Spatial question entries
(begin)
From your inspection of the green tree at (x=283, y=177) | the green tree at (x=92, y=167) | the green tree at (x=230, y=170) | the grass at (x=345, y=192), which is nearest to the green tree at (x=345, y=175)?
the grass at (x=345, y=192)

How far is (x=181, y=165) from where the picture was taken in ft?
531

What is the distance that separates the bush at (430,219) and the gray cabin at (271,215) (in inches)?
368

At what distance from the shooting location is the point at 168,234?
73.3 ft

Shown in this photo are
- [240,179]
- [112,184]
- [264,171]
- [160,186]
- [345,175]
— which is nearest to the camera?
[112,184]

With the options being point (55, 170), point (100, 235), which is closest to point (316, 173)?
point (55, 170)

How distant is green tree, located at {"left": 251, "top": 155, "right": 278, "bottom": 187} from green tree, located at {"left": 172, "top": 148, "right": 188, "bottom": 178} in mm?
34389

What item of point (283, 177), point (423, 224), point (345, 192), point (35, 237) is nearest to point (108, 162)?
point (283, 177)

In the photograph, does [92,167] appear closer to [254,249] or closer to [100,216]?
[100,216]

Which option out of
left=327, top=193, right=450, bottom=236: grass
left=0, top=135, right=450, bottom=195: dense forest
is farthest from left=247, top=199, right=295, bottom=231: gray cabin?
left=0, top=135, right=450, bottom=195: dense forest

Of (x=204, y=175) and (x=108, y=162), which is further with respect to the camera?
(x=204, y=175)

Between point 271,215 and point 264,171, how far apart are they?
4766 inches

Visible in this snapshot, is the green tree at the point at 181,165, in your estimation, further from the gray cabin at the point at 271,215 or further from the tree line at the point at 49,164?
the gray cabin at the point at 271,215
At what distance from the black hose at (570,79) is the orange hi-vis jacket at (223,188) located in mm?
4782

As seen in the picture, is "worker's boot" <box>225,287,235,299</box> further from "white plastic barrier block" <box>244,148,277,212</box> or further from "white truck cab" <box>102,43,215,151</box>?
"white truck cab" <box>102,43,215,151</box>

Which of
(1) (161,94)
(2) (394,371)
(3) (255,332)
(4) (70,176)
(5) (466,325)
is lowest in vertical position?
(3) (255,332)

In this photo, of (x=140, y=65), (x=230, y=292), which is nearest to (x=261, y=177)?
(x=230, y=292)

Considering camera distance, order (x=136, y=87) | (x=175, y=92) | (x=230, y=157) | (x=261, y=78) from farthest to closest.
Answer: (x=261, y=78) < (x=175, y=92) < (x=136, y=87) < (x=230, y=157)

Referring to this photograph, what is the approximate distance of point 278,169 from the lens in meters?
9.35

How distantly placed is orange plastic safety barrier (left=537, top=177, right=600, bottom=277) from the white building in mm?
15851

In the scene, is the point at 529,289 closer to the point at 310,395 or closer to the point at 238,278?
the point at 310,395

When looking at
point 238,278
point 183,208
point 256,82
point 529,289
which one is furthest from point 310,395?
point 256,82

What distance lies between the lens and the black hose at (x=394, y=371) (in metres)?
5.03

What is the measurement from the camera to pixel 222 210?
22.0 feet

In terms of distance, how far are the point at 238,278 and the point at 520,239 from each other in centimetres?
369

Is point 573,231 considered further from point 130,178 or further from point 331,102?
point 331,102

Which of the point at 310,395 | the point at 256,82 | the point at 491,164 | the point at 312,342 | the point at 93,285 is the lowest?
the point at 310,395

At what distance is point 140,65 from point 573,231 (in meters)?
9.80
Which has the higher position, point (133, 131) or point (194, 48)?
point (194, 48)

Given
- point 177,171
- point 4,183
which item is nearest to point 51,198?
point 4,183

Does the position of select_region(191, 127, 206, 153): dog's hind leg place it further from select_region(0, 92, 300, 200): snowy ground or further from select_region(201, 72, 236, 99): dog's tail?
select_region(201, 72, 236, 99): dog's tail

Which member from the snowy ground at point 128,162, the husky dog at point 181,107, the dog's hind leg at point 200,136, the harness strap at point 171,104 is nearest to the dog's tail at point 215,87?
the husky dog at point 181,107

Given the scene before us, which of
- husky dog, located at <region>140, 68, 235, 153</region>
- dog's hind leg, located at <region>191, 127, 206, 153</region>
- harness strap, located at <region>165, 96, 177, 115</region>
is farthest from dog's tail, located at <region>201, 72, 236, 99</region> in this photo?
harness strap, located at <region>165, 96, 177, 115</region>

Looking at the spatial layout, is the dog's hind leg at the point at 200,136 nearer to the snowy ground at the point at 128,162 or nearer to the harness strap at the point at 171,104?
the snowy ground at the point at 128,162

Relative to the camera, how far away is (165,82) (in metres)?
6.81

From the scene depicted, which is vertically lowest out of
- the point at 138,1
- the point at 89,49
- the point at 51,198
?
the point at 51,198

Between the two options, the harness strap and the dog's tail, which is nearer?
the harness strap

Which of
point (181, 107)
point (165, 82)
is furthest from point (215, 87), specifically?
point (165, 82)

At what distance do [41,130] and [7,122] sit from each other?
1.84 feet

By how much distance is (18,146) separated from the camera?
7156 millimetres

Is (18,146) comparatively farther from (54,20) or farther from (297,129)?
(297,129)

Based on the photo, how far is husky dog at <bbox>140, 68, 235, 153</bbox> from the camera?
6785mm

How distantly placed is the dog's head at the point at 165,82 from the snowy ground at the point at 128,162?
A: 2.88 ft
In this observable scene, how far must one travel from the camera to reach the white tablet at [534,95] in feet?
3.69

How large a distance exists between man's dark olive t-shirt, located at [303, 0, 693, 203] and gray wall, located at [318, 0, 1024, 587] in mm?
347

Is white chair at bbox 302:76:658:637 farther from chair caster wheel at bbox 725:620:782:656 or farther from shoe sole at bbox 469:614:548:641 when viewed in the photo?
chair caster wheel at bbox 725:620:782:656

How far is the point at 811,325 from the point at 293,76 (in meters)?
(end)
Direction: Please write out all the records again, swapping "green tree" for "pine tree" and changing nothing else.

Response to the exercise:
From your inspection of the pine tree at (x=283, y=177) | the pine tree at (x=92, y=167) | the pine tree at (x=230, y=170) | the grass at (x=345, y=192), which is nearest to the pine tree at (x=345, y=175)?
the grass at (x=345, y=192)

How far is (x=181, y=165) from where the picture was taken in ft?
531

What is the distance that separates the bush at (430,219) and the gray cabin at (271,215) (in inches)?
368

At what distance from the shooting location is the point at 168,234?
73.3 ft

Shown in this photo are
- [240,179]
- [112,184]
- [264,171]
- [160,186]
- [345,175]
— which is nearest to the camera?
[112,184]

With the options being point (55, 170), point (100, 235), which is closest to point (316, 173)?
point (55, 170)

How distant is pine tree, located at {"left": 251, "top": 155, "right": 278, "bottom": 187} from pine tree, located at {"left": 172, "top": 148, "right": 188, "bottom": 178} in mm?
34389

What item of point (283, 177), point (423, 224), point (345, 192), point (35, 237) is nearest to point (108, 162)?
point (283, 177)

In the photograph, does [92,167] appear closer to [254,249] or closer to [100,216]?
[100,216]

Which option out of
left=327, top=193, right=450, bottom=236: grass
left=0, top=135, right=450, bottom=195: dense forest
is farthest from left=247, top=199, right=295, bottom=231: gray cabin?
left=0, top=135, right=450, bottom=195: dense forest

Of (x=204, y=175) and (x=108, y=162), which is further with respect to the camera?
(x=204, y=175)

Between point 271,215 and point 264,171, how far apart are they?
4766 inches

Visible in this snapshot, is the pine tree at the point at 181,165, in your estimation, further from the gray cabin at the point at 271,215 or further from the tree line at the point at 49,164?
the gray cabin at the point at 271,215
At what distance from the black hose at (570,79) is the orange hi-vis jacket at (223,188) located in mm?
4782

As seen in the picture, is "worker's boot" <box>225,287,235,299</box> further from "white plastic barrier block" <box>244,148,277,212</box> or further from "white truck cab" <box>102,43,215,151</box>?
"white truck cab" <box>102,43,215,151</box>

Which of
(1) (161,94)
(2) (394,371)
(3) (255,332)
(4) (70,176)
(5) (466,325)
is lowest in vertical position?
(3) (255,332)

In this photo, of (x=140, y=65), (x=230, y=292), which is nearest to (x=261, y=177)?
(x=230, y=292)

Considering camera distance, order (x=136, y=87) | (x=175, y=92) | (x=230, y=157) | (x=261, y=78) from farthest to closest.
Answer: (x=261, y=78) < (x=175, y=92) < (x=136, y=87) < (x=230, y=157)

Referring to this photograph, what is the approximate distance of point 278,169 from the lens in meters?
9.35

How distantly placed is orange plastic safety barrier (left=537, top=177, right=600, bottom=277) from the white building in mm?
15851

In the scene, is the point at 529,289 closer to the point at 310,395 or closer to the point at 238,278?
the point at 310,395

When looking at
point 238,278
point 183,208
point 256,82
point 529,289
which one is furthest from point 310,395?
point 256,82

What distance lies between the lens and the black hose at (x=394, y=371) (in metres)?
5.03

What is the measurement from the camera to pixel 222 210?
22.0 feet

In terms of distance, how far are the point at 238,278 and the point at 520,239 from each other in centimetres?
369

Is point 573,231 considered further from point 130,178 or further from point 331,102?
point 331,102

Which of the point at 310,395 | the point at 256,82 | the point at 491,164 | the point at 312,342 | the point at 93,285 is the lowest?
the point at 310,395

At what distance is point 140,65 from point 573,231 (in meters)?
9.80
Which has the higher position, point (133, 131) or point (194, 48)?
point (194, 48)

Given
- point 177,171
- point 4,183
which item is nearest to point 51,198?
point 4,183

Does the position of select_region(191, 127, 206, 153): dog's hind leg place it further from select_region(0, 92, 300, 200): snowy ground or further from select_region(201, 72, 236, 99): dog's tail?
select_region(201, 72, 236, 99): dog's tail

Which member from the snowy ground at point 128,162, the husky dog at point 181,107, the dog's hind leg at point 200,136, the harness strap at point 171,104 is nearest to the dog's tail at point 215,87?
the husky dog at point 181,107

Given the scene before us, which of
- husky dog, located at <region>140, 68, 235, 153</region>
- dog's hind leg, located at <region>191, 127, 206, 153</region>
- harness strap, located at <region>165, 96, 177, 115</region>
is farthest from dog's tail, located at <region>201, 72, 236, 99</region> in this photo?
harness strap, located at <region>165, 96, 177, 115</region>

Looking at the spatial layout, is the dog's hind leg at the point at 200,136 nearer to the snowy ground at the point at 128,162 or nearer to the harness strap at the point at 171,104?
the snowy ground at the point at 128,162

Relative to the camera, how far away is (165,82) (in metres)?
6.81

From the scene depicted, which is vertically lowest out of
- the point at 138,1
- the point at 89,49
- the point at 51,198
?
the point at 51,198

Between the two options, the harness strap and the dog's tail, which is nearer?
the harness strap

Which of
point (181, 107)
point (165, 82)
is furthest from point (215, 87), specifically?
point (165, 82)

At what distance do [41,130] and [7,122] sit from each other?
1.84 feet

By how much distance is (18,146) separated from the camera?
7156 millimetres

Is (18,146) comparatively farther from (54,20) or farther from (297,129)?
(297,129)

Based on the photo, how far is husky dog at <bbox>140, 68, 235, 153</bbox> from the camera?
6785mm

How distantly placed is the dog's head at the point at 165,82 from the snowy ground at the point at 128,162?
A: 2.88 ft
In this observable scene, how far must one travel from the camera to reach the white tablet at [534,95] in feet?
3.69

How large a distance exists between man's dark olive t-shirt, located at [303, 0, 693, 203] and gray wall, located at [318, 0, 1024, 587] in mm?
347

Is white chair at bbox 302:76:658:637 farther from chair caster wheel at bbox 725:620:782:656 or farther from shoe sole at bbox 469:614:548:641 when viewed in the photo?
chair caster wheel at bbox 725:620:782:656

How far is the point at 811,325 from the point at 293,76 (in meters)?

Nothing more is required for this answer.